Der Dortmunder Trainer verwirrt sein Team im Revierderby mit einer ungewohnten Aufstellung.

Als überzeugter Pädagoge hat Jürgen Klopp verinnerlicht, dass man bei einer Bestandsaufnahme immer mit etwas Positivem anfangen soll. Und deshalb sagte Dortmunds Trainer nach dem bitteren 1:2 (0:1) gegen den FC Schalke 04, die Atmosphäre im heimischen Stadion sei „hervorragend gewesen, und das trotz des Spiels, das wir abgeliefert haben“. Mehr Gutes gab es nicht zu entdecken an einem gebrauchten Tag für die erfolgsverwöhnten Dortmunder, die schon lange nicht mehr so planlos und uninspiriert über den Platz geirrt sind wie beim 141. Revierderby. Auf zwölf Punkte ist der Rückstand zur Tabellenspitze inzwischen angewachsen.
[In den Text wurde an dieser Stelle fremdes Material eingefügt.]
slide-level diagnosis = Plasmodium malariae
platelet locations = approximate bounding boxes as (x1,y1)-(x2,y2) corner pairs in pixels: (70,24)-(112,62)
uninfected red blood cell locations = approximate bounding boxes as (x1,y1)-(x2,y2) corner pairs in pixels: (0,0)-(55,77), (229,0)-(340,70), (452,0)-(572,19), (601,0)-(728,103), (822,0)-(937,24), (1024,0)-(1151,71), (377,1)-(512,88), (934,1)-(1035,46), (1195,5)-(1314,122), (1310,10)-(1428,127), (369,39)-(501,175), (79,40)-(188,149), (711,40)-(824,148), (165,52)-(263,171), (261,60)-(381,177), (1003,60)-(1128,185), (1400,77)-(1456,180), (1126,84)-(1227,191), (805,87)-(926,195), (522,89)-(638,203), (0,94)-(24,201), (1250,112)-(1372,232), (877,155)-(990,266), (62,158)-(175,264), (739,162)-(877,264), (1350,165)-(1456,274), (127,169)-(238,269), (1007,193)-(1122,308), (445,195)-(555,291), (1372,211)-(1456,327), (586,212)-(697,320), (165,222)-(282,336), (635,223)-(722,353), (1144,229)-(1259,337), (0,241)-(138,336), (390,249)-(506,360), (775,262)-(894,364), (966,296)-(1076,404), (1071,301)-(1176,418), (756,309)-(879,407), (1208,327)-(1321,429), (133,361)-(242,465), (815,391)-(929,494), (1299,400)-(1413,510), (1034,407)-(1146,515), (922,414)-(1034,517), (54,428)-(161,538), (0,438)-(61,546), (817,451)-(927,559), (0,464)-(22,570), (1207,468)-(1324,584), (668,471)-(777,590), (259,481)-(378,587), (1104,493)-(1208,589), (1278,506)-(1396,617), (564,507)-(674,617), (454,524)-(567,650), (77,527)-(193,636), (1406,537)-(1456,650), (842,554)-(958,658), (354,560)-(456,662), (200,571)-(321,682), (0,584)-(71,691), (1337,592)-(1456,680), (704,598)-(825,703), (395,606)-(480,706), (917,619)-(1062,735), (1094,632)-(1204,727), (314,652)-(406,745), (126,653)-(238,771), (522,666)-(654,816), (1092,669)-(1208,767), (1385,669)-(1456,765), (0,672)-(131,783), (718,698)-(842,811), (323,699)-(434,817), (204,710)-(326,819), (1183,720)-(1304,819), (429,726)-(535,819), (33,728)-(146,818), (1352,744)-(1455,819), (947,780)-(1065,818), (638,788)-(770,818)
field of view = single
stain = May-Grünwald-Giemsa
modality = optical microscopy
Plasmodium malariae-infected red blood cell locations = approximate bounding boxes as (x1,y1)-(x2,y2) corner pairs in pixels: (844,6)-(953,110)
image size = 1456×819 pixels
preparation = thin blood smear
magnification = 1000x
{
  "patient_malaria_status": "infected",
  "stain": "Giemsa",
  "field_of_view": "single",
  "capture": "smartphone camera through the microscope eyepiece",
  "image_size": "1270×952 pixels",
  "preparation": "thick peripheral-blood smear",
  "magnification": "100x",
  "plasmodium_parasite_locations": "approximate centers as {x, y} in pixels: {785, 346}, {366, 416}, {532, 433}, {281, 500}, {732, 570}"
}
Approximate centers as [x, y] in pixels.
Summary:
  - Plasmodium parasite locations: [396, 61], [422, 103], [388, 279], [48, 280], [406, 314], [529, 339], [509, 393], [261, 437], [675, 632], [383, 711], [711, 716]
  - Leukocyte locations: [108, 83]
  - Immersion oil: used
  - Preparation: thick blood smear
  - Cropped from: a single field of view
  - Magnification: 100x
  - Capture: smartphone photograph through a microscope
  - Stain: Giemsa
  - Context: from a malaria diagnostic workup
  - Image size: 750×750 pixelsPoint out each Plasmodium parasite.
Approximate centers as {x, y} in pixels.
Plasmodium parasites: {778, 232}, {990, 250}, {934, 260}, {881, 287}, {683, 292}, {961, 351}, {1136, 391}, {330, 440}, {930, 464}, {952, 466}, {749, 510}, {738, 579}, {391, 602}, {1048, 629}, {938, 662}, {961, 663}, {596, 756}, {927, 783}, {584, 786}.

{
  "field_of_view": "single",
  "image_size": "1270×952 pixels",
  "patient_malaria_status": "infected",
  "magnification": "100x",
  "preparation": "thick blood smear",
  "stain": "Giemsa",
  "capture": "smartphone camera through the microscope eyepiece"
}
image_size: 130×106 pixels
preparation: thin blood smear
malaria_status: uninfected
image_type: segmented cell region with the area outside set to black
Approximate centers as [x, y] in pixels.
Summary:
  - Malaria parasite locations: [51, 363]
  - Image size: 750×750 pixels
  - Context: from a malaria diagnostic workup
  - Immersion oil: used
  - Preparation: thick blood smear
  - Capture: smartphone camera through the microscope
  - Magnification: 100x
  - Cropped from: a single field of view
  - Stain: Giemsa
Die Bayern sind nur noch mit dem Fernglas auszumachen, selbst die Schalker sind bereits fünf Punkte voraus. Und auch wenn Klopp betonte, man mache sich „keinen zusätzlichen Druck durch die Tabellenkonstellation“, ist diese Bestandsaufnahme alarmierend.

Dortmunds Trainer wirkte einigermaßen zerknirscht, und das lag nicht nur an der schwachen Vorstellung seines Ensembles, sondern auch daran, dass er selbst sich verzockt hatte. Klopp hatte das gewohnte System umgestellt. Es war ein taktischer Kunstgriff, der voll danebenging. Klopp beorderte Sven Bender zwischen die Manndecker Mats Hummels und Neven Subotic, vor der Dreierkette sollten sich Kevin Großkreutz und Lukasz Piszczek als Außenspieler ins Mittelfeld einsortieren. Mit diesem ungewohnten 3-3-2-2-System wollten die Dortmunder ihren Gegner überraschen, verunsicherten am Ende aber vor allem sich selbst.

„Wir waren überrascht, dass Dortmund in einer anderen Grundordnung gespielt hat, konnten aber gut darauf reagieren“, sagte Schalkes Trainer Huub Stevens. Als Klopp das gescheiterte Experiment nach einer halben Stunde beendete und zur gewohnten Ausrichtung mit Viererkette zurückkehrte, hatte Schalke die Unordnung bereits genutzt und durch den starken Ibrahim Afellay die 1:0-Führung erzielt. „Diese Niederlage geht auf meine Kappe“, sagte Kappenträger Klopp.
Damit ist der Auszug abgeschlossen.